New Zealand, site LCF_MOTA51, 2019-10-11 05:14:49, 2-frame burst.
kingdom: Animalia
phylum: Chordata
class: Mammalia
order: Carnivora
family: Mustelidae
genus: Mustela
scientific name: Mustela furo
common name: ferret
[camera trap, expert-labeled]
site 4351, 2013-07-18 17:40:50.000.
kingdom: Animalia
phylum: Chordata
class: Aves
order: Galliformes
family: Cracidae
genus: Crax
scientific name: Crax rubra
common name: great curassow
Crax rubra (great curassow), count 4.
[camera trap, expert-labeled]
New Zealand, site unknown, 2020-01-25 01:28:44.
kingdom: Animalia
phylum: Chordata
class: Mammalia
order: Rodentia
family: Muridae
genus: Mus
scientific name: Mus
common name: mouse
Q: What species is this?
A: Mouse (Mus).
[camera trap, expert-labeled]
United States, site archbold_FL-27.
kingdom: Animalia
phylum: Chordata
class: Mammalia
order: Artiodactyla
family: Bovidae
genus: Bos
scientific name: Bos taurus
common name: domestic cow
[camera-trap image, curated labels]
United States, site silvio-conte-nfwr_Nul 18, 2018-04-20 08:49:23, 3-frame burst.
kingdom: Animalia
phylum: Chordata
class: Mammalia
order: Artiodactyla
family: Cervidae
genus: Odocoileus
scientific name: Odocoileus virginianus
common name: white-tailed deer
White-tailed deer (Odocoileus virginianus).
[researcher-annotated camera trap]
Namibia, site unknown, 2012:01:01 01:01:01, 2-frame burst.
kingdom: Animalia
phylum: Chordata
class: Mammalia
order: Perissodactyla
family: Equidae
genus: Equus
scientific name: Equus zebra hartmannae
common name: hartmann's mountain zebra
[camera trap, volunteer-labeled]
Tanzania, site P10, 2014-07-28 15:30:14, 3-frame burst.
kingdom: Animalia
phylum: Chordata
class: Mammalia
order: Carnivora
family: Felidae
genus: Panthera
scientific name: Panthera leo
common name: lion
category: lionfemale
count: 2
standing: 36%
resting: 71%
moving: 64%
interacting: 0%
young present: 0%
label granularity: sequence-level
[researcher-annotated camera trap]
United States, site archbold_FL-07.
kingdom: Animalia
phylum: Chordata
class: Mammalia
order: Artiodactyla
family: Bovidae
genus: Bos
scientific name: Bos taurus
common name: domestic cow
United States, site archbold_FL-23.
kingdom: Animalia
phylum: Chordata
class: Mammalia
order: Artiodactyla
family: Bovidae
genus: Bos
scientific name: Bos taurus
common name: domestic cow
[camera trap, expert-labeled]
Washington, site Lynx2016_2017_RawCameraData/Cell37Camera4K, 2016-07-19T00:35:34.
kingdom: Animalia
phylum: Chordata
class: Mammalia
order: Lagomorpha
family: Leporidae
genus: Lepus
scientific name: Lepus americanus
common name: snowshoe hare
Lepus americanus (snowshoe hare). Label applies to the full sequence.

• [INSTRUCTIONS FOR THE TASK]:
Your answer should be the lines from the one containing "genus: Odocoileus" through the end of the records, both included, output exactly and with nothing added.

• [TASK ANSWER]:
genus: Odocoileus
scientific name: Odocoileus virginianus
common name: white-tailed deer
White-tailed deer (Odocoileus virginianus).
[researcher-annotated camera trap]
Namibia, site unknown, 2012:01:01 01:01:01, 2-frame burst.
kingdom: Animalia
phylum: Chordata
class: Mammalia
order: Perissodactyla
family: Equidae
genus: Equus
scientific name: Equus zebra hartmannae
common name: hartmann's mountain zebra
[camera trap, volunteer-labeled]
Tanzania, site P10, 2014-07-28 15:30:14, 3-frame burst.
kingdom: Animalia
phylum: Chordata
class: Mammalia
order: Carnivora
family: Felidae
genus: Panthera
scientific name: Panthera leo
common name: lion
category: lionfemale
count: 2
standing: 36%
resting: 71%
moving: 64%
interacting: 0%
young present: 0%
label granularity: sequence-level
[researcher-annotated camera trap]
United States, site archbold_FL-07.
kingdom: Animalia
phylum: Chordata
class: Mammalia
order: Artiodactyla
family: Bovidae
genus: Bos
scientific name: Bos taurus
common name: domestic cow
United States, site archbold_FL-23.
kingdom: Animalia
phylum: Chordata
class: Mammalia
order: Artiodactyla
family: Bovidae
genus: Bos
scientific name: Bos taurus
common name: domestic cow
[camera trap, expert-labeled]
Washington, site Lynx2016_2017_RawCameraData/Cell37Camera4K, 2016-07-19T00:35:34.
kingdom: Animalia
phylum: Chordata
class: Mammalia
order: Lagomorpha
family: Leporidae
genus: Lepus
scientific name: Lepus americanus
common name: snowshoe hare
Lepus americanus (snowshoe hare). Label applies to the full sequence.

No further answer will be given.